Monday, Nov. 20, 1978
"No" for the Church of England
The bishops were for it. The laity endorsed it too. But the rank-and-file clergy of the Church of England vehemently opposed the idea. So, as English Anglicans held their autumn General Synod in the white-domed Church House behind Westminster Abbey last week, a proposal to ordain women to the priesthood was defeated 272-246.
The vote came as a mild surprise. At the Lambeth Conference in Canterbury last August, a broad consensus of bishops of the Anglican communion from 25 nations joined those of the mother church in agreeing that the volatile issue of women's ordination ought to be decided by each national church. By taking that position, observers thought, the English Anglicans were foreshadowing approval of the bitterly disputed proposal. The lead had already been taken by Canada, New Zealand and Hong Kong with little backlash. But the U.S. cast a shadow: after a close pro-ordination vote for women in 1976, the church suffered an embarrassing schism when angry conservatives left to form a renegade Anglican Catholic denomination.

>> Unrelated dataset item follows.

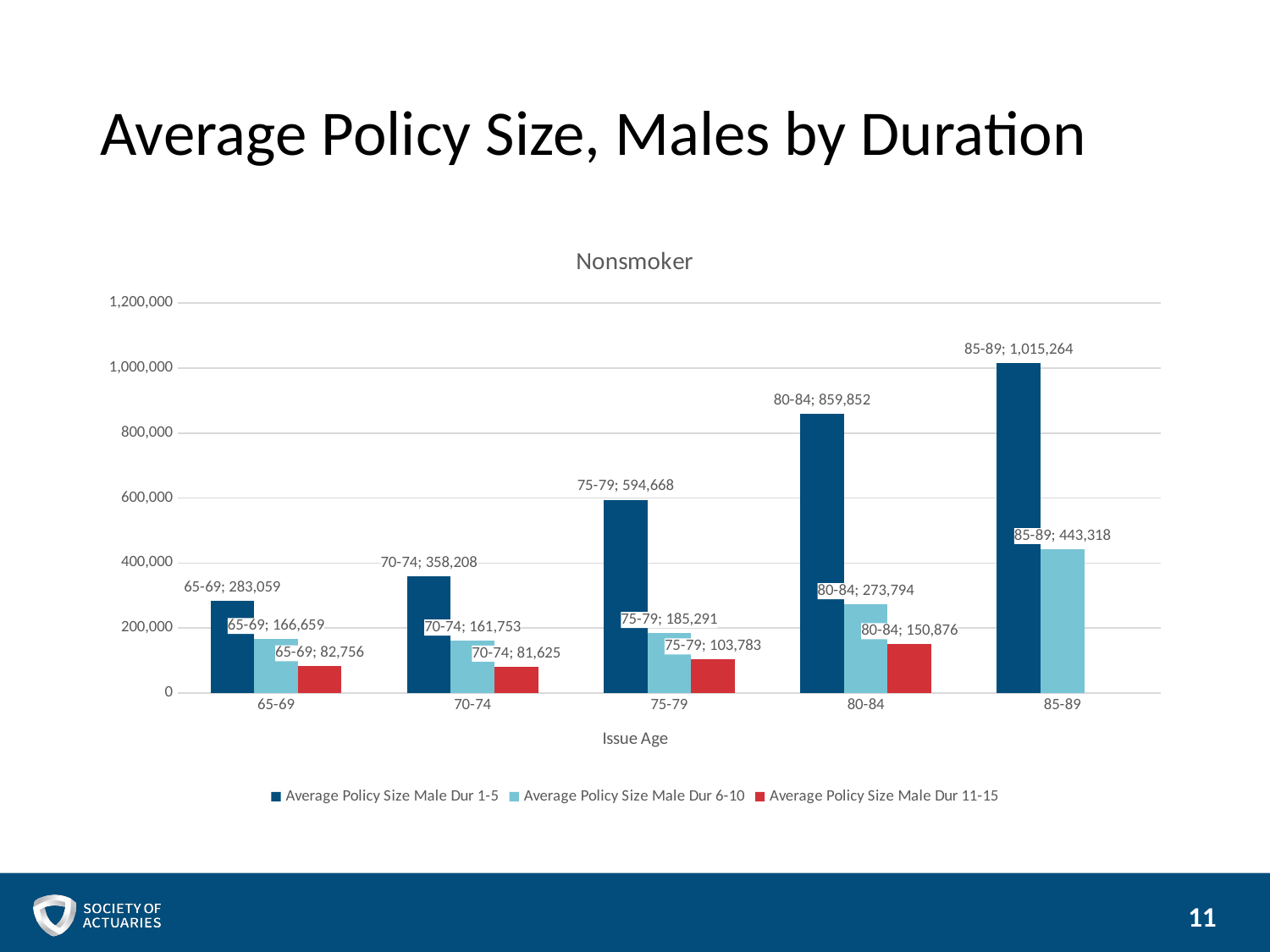
What kind of chart is shown on the slide? bar chart How many series does the legend list? 3 Which is larger for issue age 65-69: the Dur 1-5 value or the Dur 6-10 value? Dur 1-5 Is the Average Policy Size Male Dur 1-5 value for issue age 80-84 greater or less than 800,000? greater How many issue age categories are shown on the x axis? 5 Which issue age has the highest Average Policy Size Male Dur 1-5 value? 85-89 Do the Average Policy Size Male Dur 1-5 values rise or fall as issue age increases from 65-69 to 85-89? rise What is the Average Policy Size Male Dur 6-10 value for issue age 80-84? 273,794 What is the Average Policy Size Male Dur 1-5 value for issue age 85-89? 1,015,264 What is the Average Policy Size Male Dur 11-15 value for issue age 75-79? 103,783 Which issue age has the lowest Average Policy Size Male Dur 6-10 value? 70-74 What is the difference between the Average Policy Size Male Dur 1-5 values for issue ages 85-89 and 80-84? 155,412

Not to worry, declared Hugh Montefiore, Bishop of Birmingham and leader of the synod camp pushing the motion. "Their culture is different from our own," he said of the U.S. "They actually enjoy confrontation and they tend to politicize where we play things down." But what of the danger that approval of women priests would rupture the fragile ecumenical bridge that the Anglican and Roman Catholic churches are building? Archbishop of Canterbury Donald Coggan, the highest primate of the church and a proponent of women priests, sought to ease that concern by declaring of the Catholics: "I think they would welcome our lead." But in the end, the women were turned down. As Graham Leonard, bishop of Truro and leader of the conservative camp, summed it up: "I want women to be women."
Late into the London afternoon, as the sky darkened outside the high arched windows of the Church House dome, the debate sizzled on. Finally, almost an hour behind schedule, the clergy and laity filed into antechambers, the bishops remained in the assembly hall, and all three groups << conducted separate votes, with a majority in each needed to pass the motion. Results: laity 120-106 in favor; bishops 32-17 in favor; clergy 149-94 opposed. As the final antiordination tally was read, Dr. Una Kroll, an Anglican feminist, stood up in the gallery and cried out: "We asked for bread, but you gave us a stone."
For Kroll and some 100 other Anglican women hoping to be ordained, the most frustrating news was left unsaid: by church mandate, the issue cannot be formally reconsidered until a new synod convenes in 1980--and even then, with a crushing load of other business to settle, the Anglican leaders may not consent to hear the women's case until 1983 or later.